Newspaper archives, letters and other historical documents previously reviewed by the Journal-World indicated that Margaret’s attorney, John Waller, argued there was no evidence that she conspired with King and Robertson to rob Bausman. In 1888, Waller was attempting to gain a pardon for Margaret; however, those same letters noted she was ill. Margaret would die from tuberculosis in the state penitentiary in Lansing at the age of 20, before any pardon was approved.

‘It’s not just in our past’

Altenbernd said that Margaret’s body is lost, and there are no records to indicate whether she was buried at a cemetery or in an unmarked grave on the prison grounds. He said it’s also possible her body was used for science, which was not uncommon with inmates at that time. Ideally, he said Margaret’s body could be found, exhumed and buried next to her father, who is buried in the potter’s field in Oak Hill Cemetery, but that seems unlikely.

“Her physical body is lost to history,” Altenbernd said. “That’s why it’s so important to make sure her story isn’t lost to history.”

With no clues as to where she may be, the coalition is proposing that her marker be placed near the site of her trial in downtown Lawrence.
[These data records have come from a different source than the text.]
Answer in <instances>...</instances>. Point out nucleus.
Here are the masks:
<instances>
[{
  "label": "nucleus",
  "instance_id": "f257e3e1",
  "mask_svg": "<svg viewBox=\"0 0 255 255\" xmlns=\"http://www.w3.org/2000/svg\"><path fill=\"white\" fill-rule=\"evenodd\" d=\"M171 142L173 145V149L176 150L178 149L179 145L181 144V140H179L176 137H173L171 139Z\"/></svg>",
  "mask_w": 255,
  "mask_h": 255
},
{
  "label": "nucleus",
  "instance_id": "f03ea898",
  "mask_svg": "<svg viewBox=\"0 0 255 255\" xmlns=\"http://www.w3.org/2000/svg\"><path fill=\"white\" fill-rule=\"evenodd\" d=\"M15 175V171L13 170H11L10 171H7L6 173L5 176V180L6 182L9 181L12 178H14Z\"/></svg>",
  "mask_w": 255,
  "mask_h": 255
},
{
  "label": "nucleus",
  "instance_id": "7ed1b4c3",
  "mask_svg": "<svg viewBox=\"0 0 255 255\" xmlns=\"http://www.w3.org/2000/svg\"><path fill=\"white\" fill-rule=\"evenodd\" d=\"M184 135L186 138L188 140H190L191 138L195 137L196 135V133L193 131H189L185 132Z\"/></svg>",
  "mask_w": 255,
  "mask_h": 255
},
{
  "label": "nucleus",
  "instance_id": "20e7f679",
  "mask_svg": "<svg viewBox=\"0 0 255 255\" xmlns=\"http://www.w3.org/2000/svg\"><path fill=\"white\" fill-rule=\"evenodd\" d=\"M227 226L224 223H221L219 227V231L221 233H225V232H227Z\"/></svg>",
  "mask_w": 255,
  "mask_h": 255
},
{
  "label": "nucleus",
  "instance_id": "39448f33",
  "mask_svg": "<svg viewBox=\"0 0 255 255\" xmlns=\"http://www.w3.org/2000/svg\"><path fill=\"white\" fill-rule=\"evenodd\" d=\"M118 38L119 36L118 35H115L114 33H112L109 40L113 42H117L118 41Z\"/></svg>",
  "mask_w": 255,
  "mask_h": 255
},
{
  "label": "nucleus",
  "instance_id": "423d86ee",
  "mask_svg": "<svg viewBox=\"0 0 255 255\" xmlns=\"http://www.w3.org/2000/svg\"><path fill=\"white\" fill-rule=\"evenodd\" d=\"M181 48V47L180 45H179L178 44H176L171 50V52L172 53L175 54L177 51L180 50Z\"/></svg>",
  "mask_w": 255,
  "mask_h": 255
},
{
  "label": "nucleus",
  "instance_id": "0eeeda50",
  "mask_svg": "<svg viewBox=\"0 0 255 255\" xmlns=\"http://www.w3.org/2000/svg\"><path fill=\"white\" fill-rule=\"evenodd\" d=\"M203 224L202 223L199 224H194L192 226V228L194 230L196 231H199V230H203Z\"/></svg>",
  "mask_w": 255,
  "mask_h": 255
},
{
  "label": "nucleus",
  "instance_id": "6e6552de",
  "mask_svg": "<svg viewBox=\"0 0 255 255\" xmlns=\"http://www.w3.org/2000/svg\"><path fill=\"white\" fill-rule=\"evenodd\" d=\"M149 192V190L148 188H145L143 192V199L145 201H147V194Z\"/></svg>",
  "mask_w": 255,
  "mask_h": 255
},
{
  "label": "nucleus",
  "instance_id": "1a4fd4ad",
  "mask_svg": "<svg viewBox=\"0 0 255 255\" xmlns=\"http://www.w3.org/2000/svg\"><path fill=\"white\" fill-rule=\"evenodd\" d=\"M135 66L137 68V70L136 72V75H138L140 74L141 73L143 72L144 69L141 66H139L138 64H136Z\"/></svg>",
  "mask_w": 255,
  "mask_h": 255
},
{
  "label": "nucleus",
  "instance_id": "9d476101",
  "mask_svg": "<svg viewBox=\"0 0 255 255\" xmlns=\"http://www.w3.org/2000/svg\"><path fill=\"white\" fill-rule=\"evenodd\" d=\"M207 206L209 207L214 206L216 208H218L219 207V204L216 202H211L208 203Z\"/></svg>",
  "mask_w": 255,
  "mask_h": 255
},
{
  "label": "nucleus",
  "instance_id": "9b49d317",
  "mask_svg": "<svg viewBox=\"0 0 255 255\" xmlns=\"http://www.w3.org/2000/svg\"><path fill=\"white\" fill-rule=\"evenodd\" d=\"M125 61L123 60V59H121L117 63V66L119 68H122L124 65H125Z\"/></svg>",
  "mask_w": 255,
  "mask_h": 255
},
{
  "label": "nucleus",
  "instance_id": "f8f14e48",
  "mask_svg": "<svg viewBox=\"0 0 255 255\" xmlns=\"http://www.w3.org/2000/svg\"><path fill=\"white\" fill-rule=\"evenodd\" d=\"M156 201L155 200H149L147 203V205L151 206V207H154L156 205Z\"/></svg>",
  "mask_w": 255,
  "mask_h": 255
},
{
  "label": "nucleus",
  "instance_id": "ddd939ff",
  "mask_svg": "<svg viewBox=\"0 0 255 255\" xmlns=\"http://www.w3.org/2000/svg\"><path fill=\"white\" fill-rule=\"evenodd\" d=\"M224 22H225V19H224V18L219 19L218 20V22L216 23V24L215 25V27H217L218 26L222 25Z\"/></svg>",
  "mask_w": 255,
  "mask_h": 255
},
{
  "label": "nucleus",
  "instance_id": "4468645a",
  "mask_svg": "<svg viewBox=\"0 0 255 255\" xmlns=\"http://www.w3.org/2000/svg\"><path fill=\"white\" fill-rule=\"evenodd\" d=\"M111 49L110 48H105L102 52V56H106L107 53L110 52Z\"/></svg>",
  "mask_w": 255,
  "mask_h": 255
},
Altenbernd said that at the time of the trial, the courthouse was located near the northwest corner of Eighth and Kentucky streets, which is where the public pool is currently.

photo by: Rochelle Valverde/Journal-World

The northwest side of the intersection of 8th and Kentucky streets is pictured on April 22, 2023.

Minor said while the lynchings of the three men and the crimes against Margaret may not happen in the same way today, there are modern versions of that violence. She said that needed to be talked about, and that the coalition has a reconciliation group that aims to do just that. She urged people to get involved in that or other such groups.

“In the day and time that we live in now, lynchings and things like that, they don’t happen as we know it, but there are what I consider modern-day lynchings,” Minor said. “And people need to be aware of these things. That it’s not just in our past, there are things happening now, there’s things that happen every day. And that we need to know about it, we need to talk about it.”

The Lawrence Historic Resources Commission reviewed the proposal for Margaret’s marker as part of its meeting Thursday and is recommending it for approval. Historic Resources Administrator Lynne Braddock Zollner said the next step is for the Lawrence City Commission, which makes the ultimate decision, to consider the HRC’s recommendation. She said she doesn’t yet have a date for when the City Commission will consider the proposal, but that once approved the marker will be ready to install.

The coalition’s proposal states in part: “The Coalition is applying for approval for the installation of this marker to allow Margaret’s story to represent all those unknown, unnamed, unnumbered women and girls whose stories have never been told.”

Altenbernd said that the coalition hopes to hold a dedication ceremony for Margaret’s marker on June 10, the 141-year anniversary of the lynching.